Telegony.—There is one remarkable phenomenon, spoken of by various writers as telegony, which has an important bearing on the subject of the transmission of acquired characters, and shows the action of prenatal influence in an unexpected form. It is referred to by Professor Romanes, when he says, "It has not unfrequently been observed, at any rate in mammals, that when a female has borne progeny to a male of one variety, and subsequently bears progeny to a male of another variety, the younger progeny presents a more or less unmistakable resemblance to the father of the older one."[85:A] This curious fact was considered, in relation to plants especially, by Darwin, who affirms, as quoted by Romanes, that it is of the highest theoretical importance, as "The male element not only affects, in accordance with its proper function, the germ, but at the same time various parts of the mother-plant, in the same manner as it affects the same parts in the seminal offspring from the same two parents. We thus learn that an ovule is not indispensable for the reception of the influence of the male element."
^^^^
**Exercise brief**.
Can you copy out the telegony passage above in full, word for word?

Excerpts from a dataset
^^^^
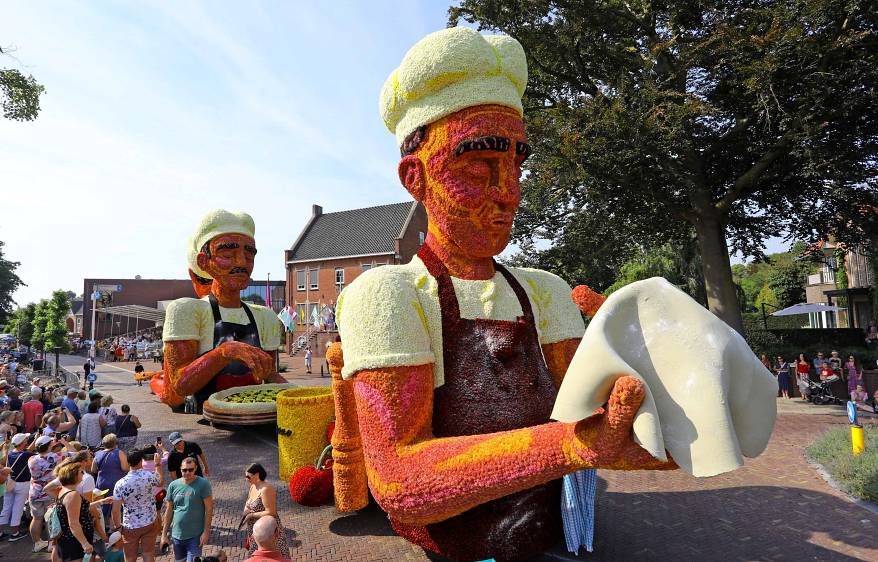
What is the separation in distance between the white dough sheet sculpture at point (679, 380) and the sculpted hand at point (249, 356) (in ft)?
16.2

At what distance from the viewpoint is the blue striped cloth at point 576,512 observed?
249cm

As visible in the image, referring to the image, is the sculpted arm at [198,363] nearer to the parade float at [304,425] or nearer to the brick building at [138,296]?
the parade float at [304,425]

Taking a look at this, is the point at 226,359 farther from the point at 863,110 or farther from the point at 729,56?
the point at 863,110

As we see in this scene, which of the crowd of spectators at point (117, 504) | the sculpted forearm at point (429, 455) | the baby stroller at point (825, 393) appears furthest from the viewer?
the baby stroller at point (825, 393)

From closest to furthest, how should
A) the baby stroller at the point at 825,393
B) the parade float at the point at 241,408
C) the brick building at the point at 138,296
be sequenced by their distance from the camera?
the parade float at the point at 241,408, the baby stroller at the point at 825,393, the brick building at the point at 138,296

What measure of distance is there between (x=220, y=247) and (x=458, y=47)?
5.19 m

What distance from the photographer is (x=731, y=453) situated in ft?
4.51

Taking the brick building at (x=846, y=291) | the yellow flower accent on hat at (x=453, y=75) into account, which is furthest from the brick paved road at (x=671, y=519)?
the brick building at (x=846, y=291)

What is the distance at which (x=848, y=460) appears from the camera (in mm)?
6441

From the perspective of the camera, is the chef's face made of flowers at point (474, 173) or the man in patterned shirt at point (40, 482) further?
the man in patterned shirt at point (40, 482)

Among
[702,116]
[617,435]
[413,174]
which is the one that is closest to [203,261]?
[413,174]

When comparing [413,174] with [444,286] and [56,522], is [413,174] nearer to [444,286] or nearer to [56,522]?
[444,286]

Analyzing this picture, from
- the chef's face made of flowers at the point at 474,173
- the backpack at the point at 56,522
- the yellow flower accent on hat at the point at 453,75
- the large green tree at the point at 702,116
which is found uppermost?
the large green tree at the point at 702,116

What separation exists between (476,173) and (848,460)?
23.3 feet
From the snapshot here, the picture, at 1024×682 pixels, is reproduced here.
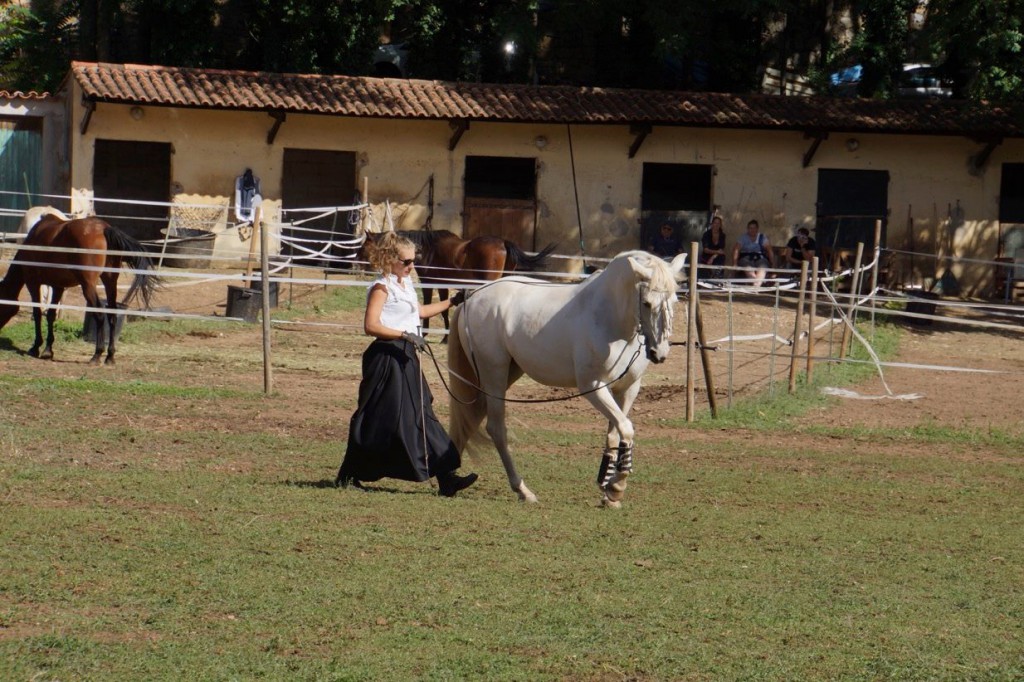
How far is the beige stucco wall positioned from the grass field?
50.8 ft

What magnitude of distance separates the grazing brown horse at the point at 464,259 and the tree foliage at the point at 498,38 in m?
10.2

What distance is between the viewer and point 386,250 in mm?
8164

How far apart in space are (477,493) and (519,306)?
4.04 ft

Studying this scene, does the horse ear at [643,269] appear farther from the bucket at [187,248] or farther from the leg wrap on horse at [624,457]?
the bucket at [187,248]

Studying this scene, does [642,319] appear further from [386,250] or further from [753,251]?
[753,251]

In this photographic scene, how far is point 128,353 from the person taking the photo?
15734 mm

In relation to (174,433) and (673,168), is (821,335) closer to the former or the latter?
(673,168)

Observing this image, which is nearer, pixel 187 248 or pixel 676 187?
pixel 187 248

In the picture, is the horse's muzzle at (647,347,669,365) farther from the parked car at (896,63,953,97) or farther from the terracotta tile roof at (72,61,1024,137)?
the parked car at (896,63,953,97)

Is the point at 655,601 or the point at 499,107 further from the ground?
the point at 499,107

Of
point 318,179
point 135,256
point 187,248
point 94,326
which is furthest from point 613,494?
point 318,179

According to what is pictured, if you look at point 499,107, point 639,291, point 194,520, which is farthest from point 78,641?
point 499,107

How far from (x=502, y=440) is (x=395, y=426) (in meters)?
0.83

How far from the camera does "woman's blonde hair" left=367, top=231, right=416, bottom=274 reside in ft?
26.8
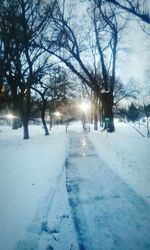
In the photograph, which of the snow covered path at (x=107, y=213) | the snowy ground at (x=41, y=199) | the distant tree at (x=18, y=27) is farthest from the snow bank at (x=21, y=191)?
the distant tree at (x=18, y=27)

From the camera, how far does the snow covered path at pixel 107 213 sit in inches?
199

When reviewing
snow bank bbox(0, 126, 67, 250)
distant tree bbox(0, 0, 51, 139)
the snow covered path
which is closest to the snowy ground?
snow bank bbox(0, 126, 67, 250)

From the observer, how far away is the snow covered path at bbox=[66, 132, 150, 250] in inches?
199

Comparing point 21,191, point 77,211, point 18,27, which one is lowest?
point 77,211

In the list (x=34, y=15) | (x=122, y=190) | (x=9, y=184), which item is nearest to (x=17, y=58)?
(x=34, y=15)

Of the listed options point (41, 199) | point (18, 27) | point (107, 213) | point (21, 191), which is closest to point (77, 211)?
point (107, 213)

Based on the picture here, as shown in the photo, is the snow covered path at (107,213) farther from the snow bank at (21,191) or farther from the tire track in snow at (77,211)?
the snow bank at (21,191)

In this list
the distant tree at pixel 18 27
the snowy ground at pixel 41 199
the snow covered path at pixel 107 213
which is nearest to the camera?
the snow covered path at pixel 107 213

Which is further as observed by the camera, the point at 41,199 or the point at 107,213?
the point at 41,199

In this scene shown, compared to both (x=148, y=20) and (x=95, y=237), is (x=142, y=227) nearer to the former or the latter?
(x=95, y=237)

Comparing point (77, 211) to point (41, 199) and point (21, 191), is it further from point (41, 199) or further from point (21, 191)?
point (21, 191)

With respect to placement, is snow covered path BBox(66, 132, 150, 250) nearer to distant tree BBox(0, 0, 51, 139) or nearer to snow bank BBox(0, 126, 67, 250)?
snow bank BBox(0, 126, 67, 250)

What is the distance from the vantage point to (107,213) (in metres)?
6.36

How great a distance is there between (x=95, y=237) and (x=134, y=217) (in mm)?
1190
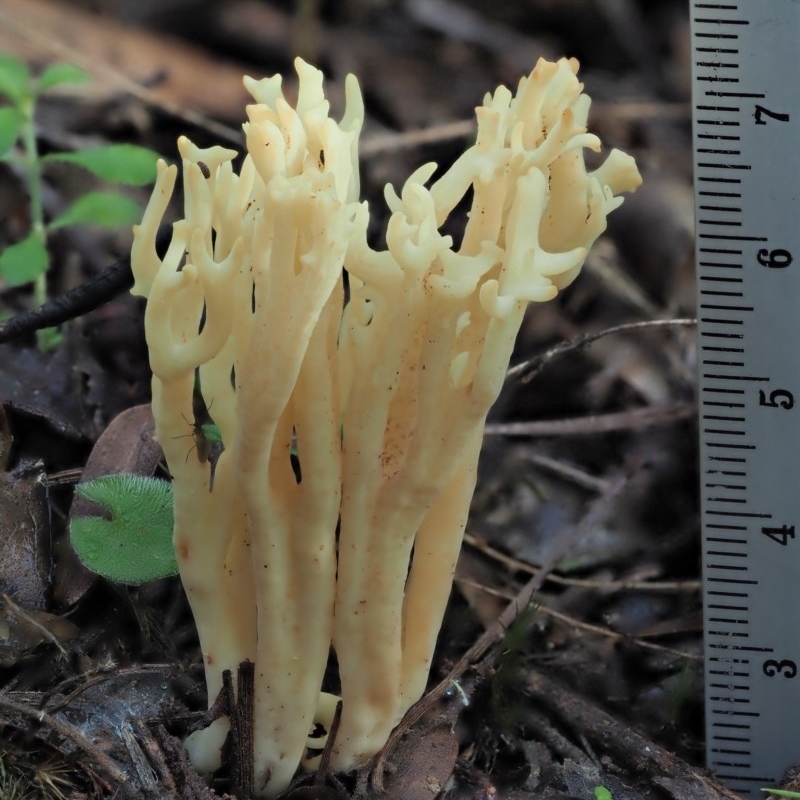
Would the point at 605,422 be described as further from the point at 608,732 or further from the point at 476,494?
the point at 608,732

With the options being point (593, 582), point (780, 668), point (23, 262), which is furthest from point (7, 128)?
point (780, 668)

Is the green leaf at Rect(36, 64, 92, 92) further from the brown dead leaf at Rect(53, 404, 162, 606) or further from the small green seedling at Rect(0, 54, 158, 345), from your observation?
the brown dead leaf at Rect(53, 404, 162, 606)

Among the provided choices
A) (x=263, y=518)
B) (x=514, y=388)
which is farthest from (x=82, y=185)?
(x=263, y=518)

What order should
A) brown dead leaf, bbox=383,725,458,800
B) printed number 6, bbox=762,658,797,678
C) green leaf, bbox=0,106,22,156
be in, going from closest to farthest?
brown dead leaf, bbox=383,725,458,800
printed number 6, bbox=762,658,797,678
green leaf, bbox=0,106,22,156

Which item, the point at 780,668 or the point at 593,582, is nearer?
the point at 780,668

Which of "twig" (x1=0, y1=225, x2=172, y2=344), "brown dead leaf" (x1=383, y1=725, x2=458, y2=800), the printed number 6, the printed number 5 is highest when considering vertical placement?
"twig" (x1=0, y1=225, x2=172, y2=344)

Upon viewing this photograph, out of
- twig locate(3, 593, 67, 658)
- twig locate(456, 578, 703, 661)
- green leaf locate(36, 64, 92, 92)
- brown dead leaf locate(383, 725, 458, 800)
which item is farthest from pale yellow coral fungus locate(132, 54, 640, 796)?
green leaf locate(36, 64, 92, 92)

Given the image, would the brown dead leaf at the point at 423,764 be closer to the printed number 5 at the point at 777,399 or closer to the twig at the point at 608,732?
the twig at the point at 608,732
^^^^
**Written response**.
Telegony.—There is one remarkable phenomenon, spoken of by various writers as telegony, which has an important bearing on the subject of the transmission of acquired characters, and shows the action of prenatal influence in an unexpected form. It is referred to by Professor Romanes, when he says, "It has not unfrequently been observed, at any rate in mammals, that when a female has borne progeny to a male of one variety, and subsequently bears progeny to a male of another variety, the younger progeny presents a more or less unmistakable resemblance to the father of the older one."[85:A] This curious fact was considered, in relation to plants especially, by Darwin, who affirms, as quoted by Romanes, that it is of the highest theoretical importance, as "The male element not only affects, in accordance with its proper function, the germ, but at the same time various parts of the mother-plant, in the same manner as it affects the same parts in the seminal offspring from the same two parents. We thus learn that an ovule is not indispensable for the reception of the influence of the male element."